Please, try to remove .option("is_record_sequence", true).
You can use .option("debug", "true") to see what is being decoded.
@yruslan I am getting the same issue... Can you please share the code ?
Hi, I can take a look if you have a small example copybook and a data file.

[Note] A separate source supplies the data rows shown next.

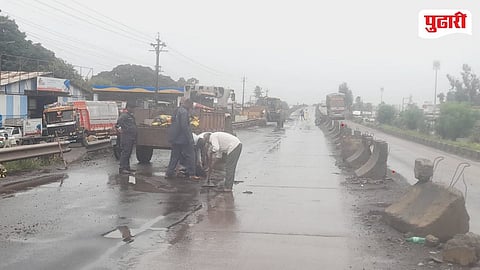 Kolhapur Pulachi Shiroli Pothole Repair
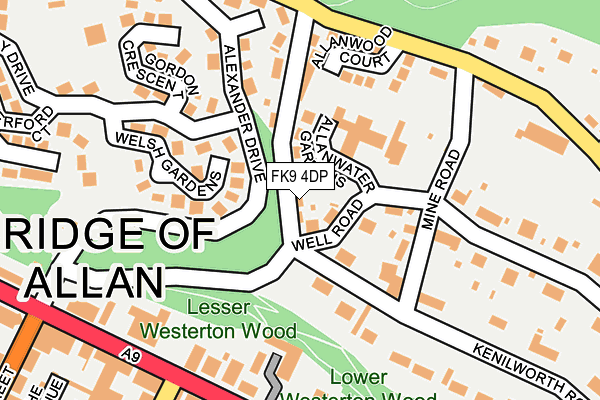 FK9 4DP map - OS OpenMap – Local (Ordnance Survey)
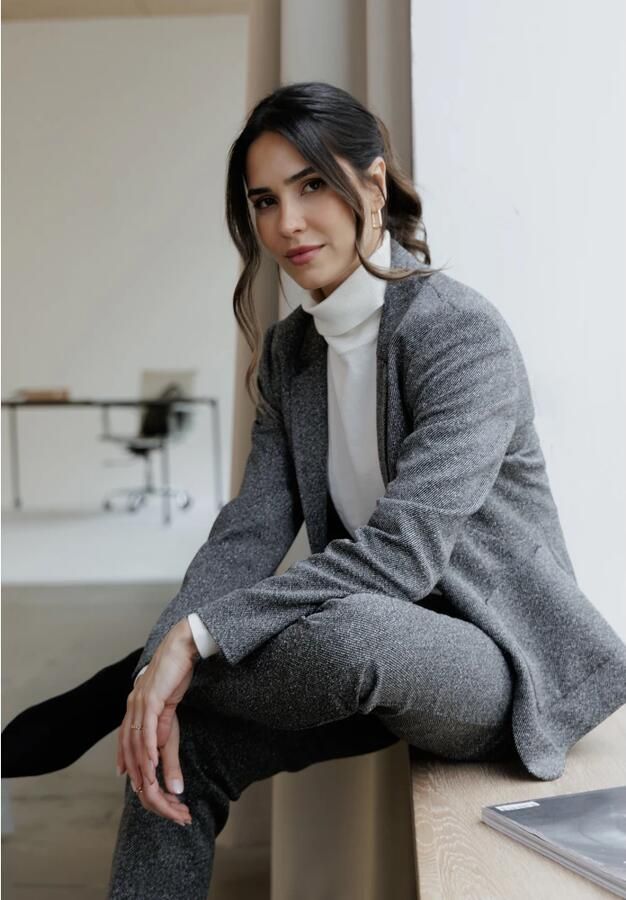 Betty Barclay Relaxed Fit Businessbroek met streep Black Dames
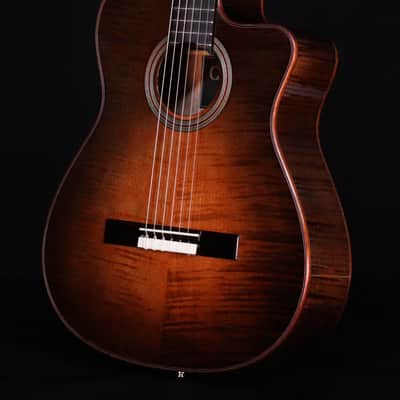 Cordoba Fusion 12 Cinnamon Burst Nylon String Guitar image 2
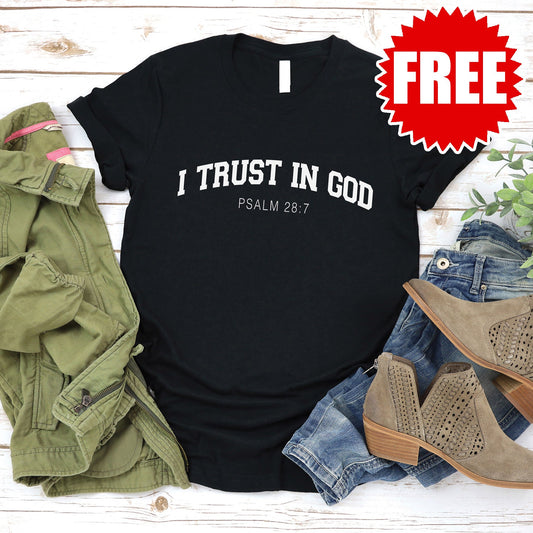 I Trust in God Tee - Black - 0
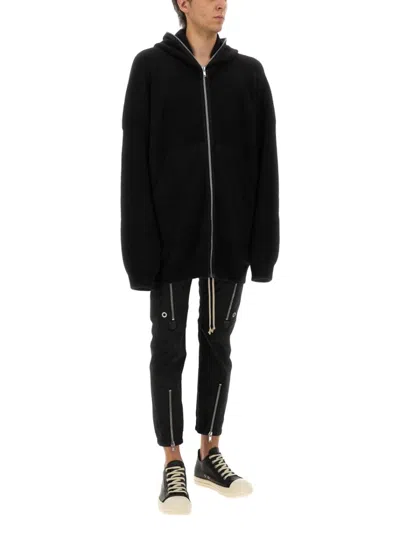 Rick Owens Bauhaus-inspired Cargo Pants With Elastic Waistband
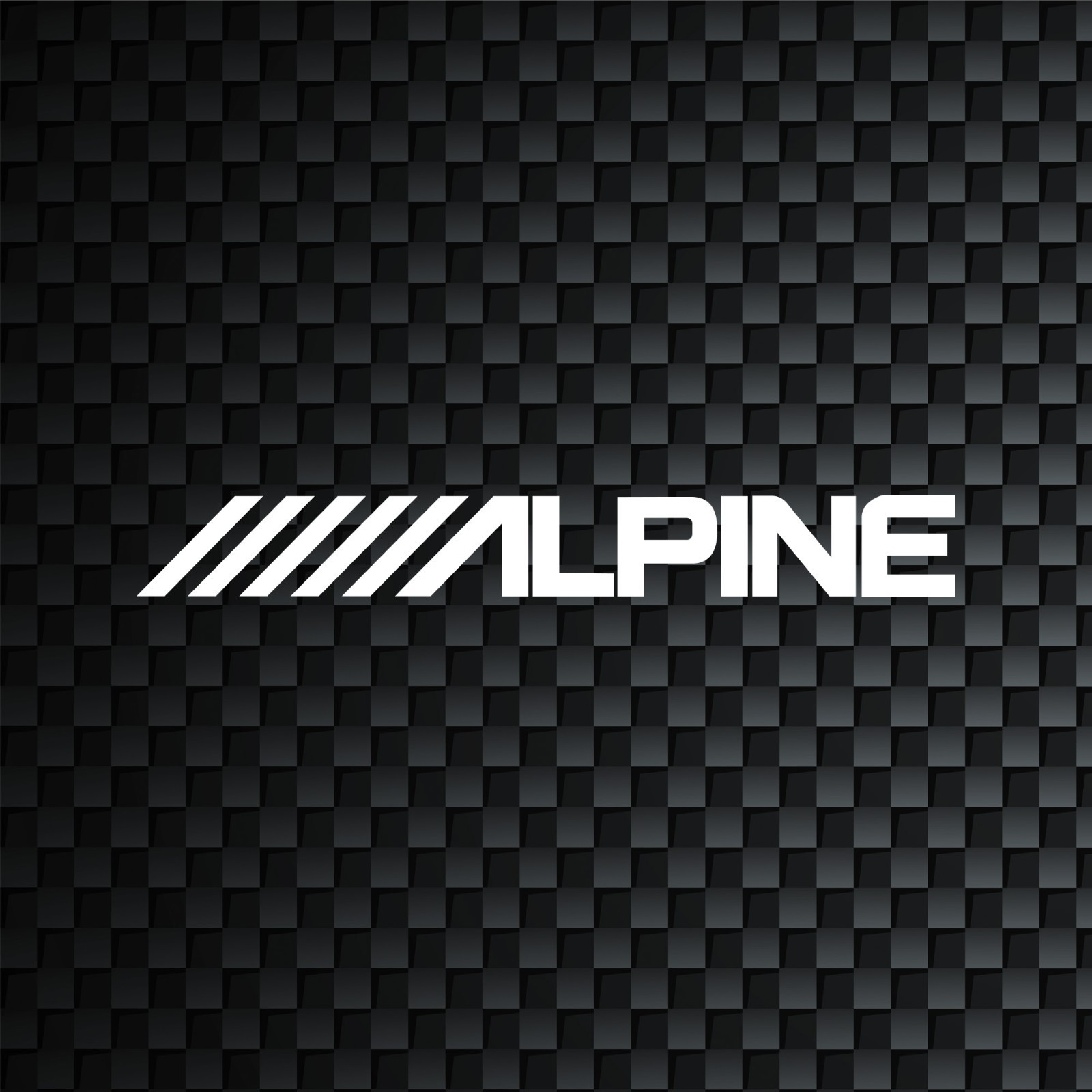 Alpine Audio Vinyl Decal for Cars, Trucks, Window, Laptop Vinyl Sticker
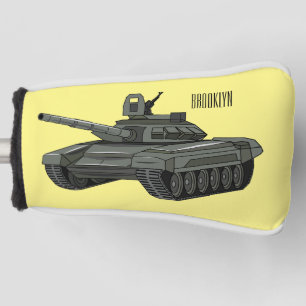 Tekenafbeelding cartoon golfheadcover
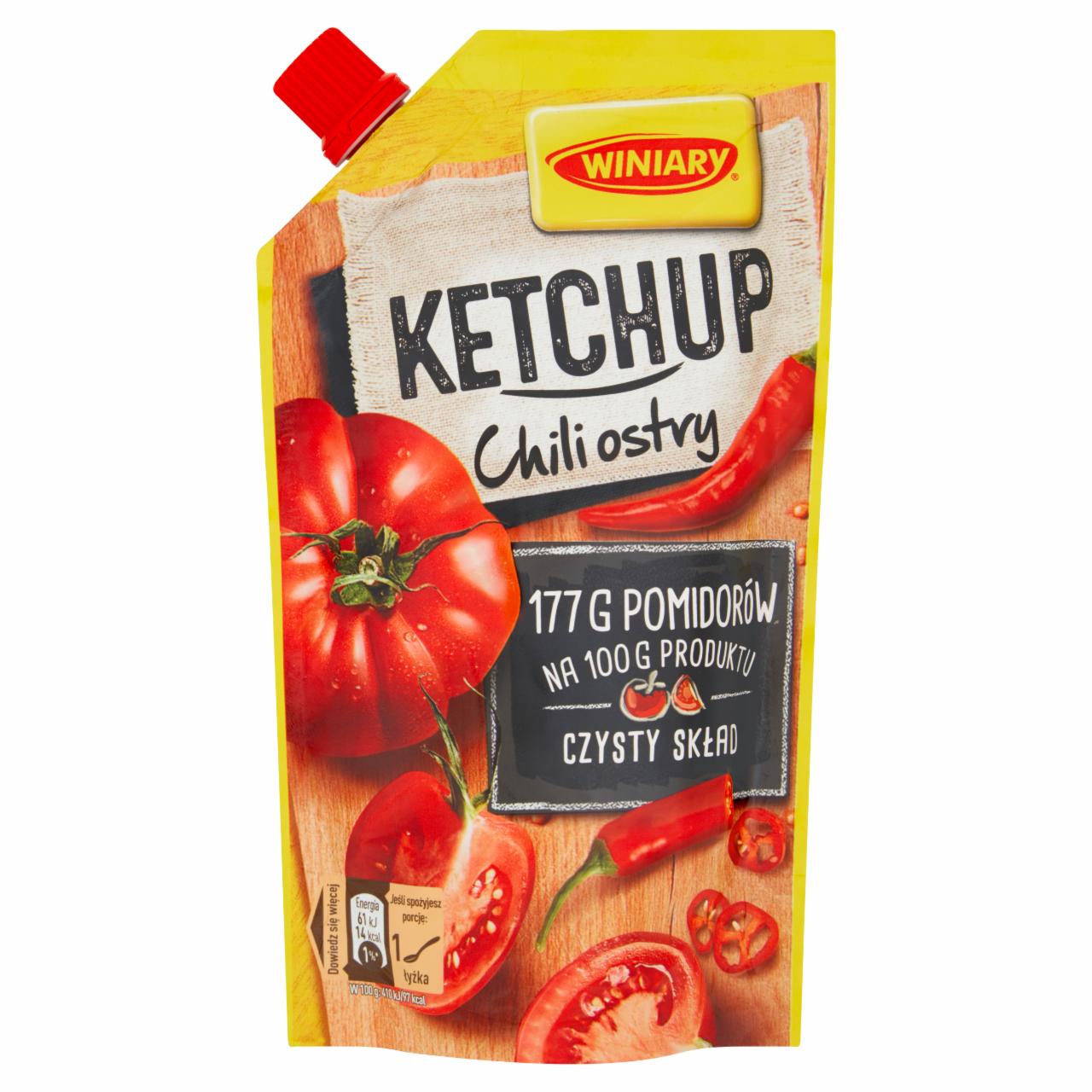 Zdjęcia - Winiary Ketchup chili ostry 270 g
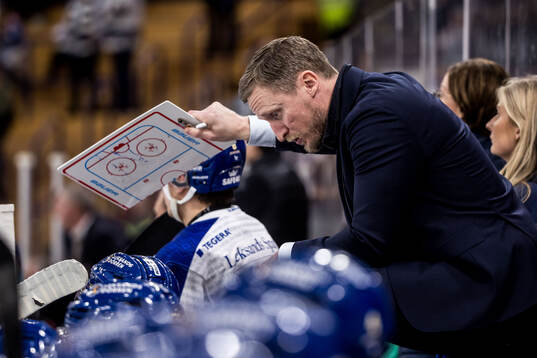 Leksands assisterande tränare David Printz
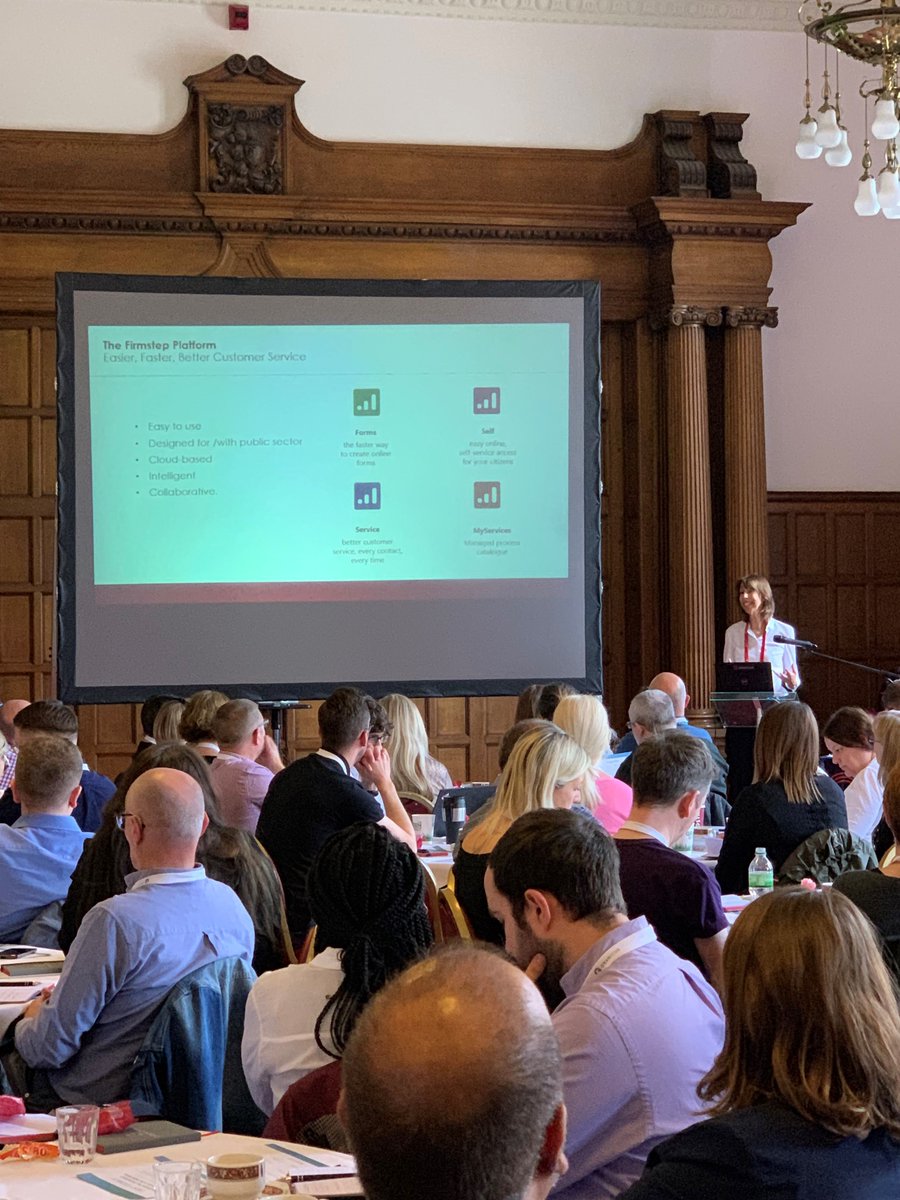 Hilary Jones from <a href="/Firmstep/">Firmstep</a> (now Granicus!) is up! She is covering how the Firmstep Platform helps create easier, faster, and better customer service! #Granicus19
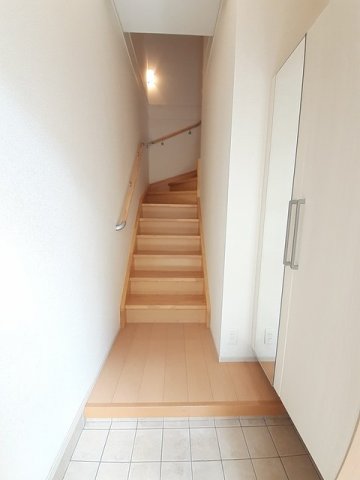 玄関　ゆったりとした玄関です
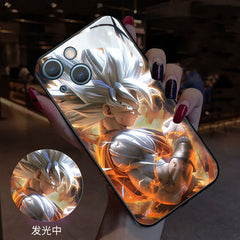 Apple Saiyan RGB Phone Case for IPhone Caller Luminous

COMP-3 decodes to null when the value is not a valid BCD-encoded number. You can investigate raw field contents using
.option("debug", "true")
Here is the copybook extract:
012900 01 DUCTL-CYCLE-REC REDEFINES DUCTL-DETAIL-REC. 01290000
013000 05 DUCTL-CYCLE-MSG PIC X(12). 01300000
013100 05 DUCTL-CYCLE-CURR-CYCLEDT PIC X(7). 01310000
013200 05 DUCTL-CYCLE-CURR-CYCLE PIC X(5). 01320000
013300 05 DUCTL-CYCLE-LAST-CYCLE PIC X(5). 01330000
013400 05 FILLER PIC X(162). 01340005
013500 05 DUCTL-CYCLE-SEQNUM PIC X(15). 01350000
013600 SKIP2 01360000
013700 01 DUCTL-CNTL-REC REDEFINES DUCTL-CYCLE-REC. 01370000
013800 05 DUCTL-CNTL-MSG PIC X(12). 01380000
013900 05 DUCTL-CNTL-CURR-CYCLEDT PIC X(7). 01390000
014000 05 DUCTL-CNTL-CURR-CYCLE PIC X(5). 01400000
014100 05 DUCTL-CNTL-LAST-CYCLE PIC X(5). 01410000
014200 05 DUCTL-CNTL-TOTAL-REC-COUNT PIC 9(9) COMP-3. 01420000
014300 05 DUCTL-CNTL-TOTAL-PREMIUM PIC S9(11) COMP-3. 01430000
014400 05 DUCTL-CNTL-TOTAL-NONPREM PIC S9(9)V99 COMP-3. 01440000
014500 05 DUCTL-CNTL-OMNI-TOT-REC-CT PIC 9(9) COMP-3. 01450000
014600 05 DUCTL-CNTL-OMNI-TOT-PREM PIC S9(11) COMP-3. 01460000
014700 05 DUCTL-CNTL-OMNI-TOT-NONPREM PIC S9(9)V99 COMP-3. 01470000
014701 05 DUCTL-CNTL-TOT-DROPREC PIC 9(10). 01470102
014702 05 DUCTL-CNTL-TOT-TRIGPREM PIC S9(11). 01470202
014703 05 DUCTL-CNTL-TOT-TRIGREC PIC 9(09). 01470302
014704 05 DUCTL-CNTL-TOT-BINDOFF PIC 9(11). 01470402
014310 05 FILLER PIC X(12). 01431000
014710 05 DUCTL-CNTL-TOTAL-COMM PIC S9(9)V99 COMP-3. 01471000
014720 05 DUCTL-CNTL-TOTAL-NPCOMM PIC S9(9)V99 COMP-3. 01472000
014600 05 FILLER PIC X(63). 01460000
014900 05 DUCTL-CNTL-SEQNUM PIC X(15). 01490000
class_poc_df = spark.read.format("cobol")\
.option("copybook",class_copybook)\
.option("encoding", "ascii")\
.option("debug", "true")\
.option("is_text", "true")\
.option("schema_retention_policy", "collapse_root")\
.load(class_data)
Below is a screenshot of the dataframe
+--------------------------+--------------------------------+------------------------------+------------------------------------+
|DUCTL_DETAIL_TOTAL_PREMIUM|DUCTL_DETAIL_TOTAL_PREMIUM_debug|DUCTL_DETAIL_PRIOR_POL_PREMIUM|DUCTL_DETAIL_PRIOR_POL_PREMIUM_debug|
+--------------------------+--------------------------------+------------------------------+------------------------------------+
| null| 434F46200000| null| 004546433034|
+--------------------------+--------------------------------+------------------------------+------------------------------------+
As you can see
434F46200000
is not a valid BCD number. 'F' cannot be in the middle of a BCD number. Maybe your copybook is shifted against the data. If you have values of parsed data (maybe in Mainframe console), you can quickly identify the shift by comparing parsed values between the mainframe and cobirx.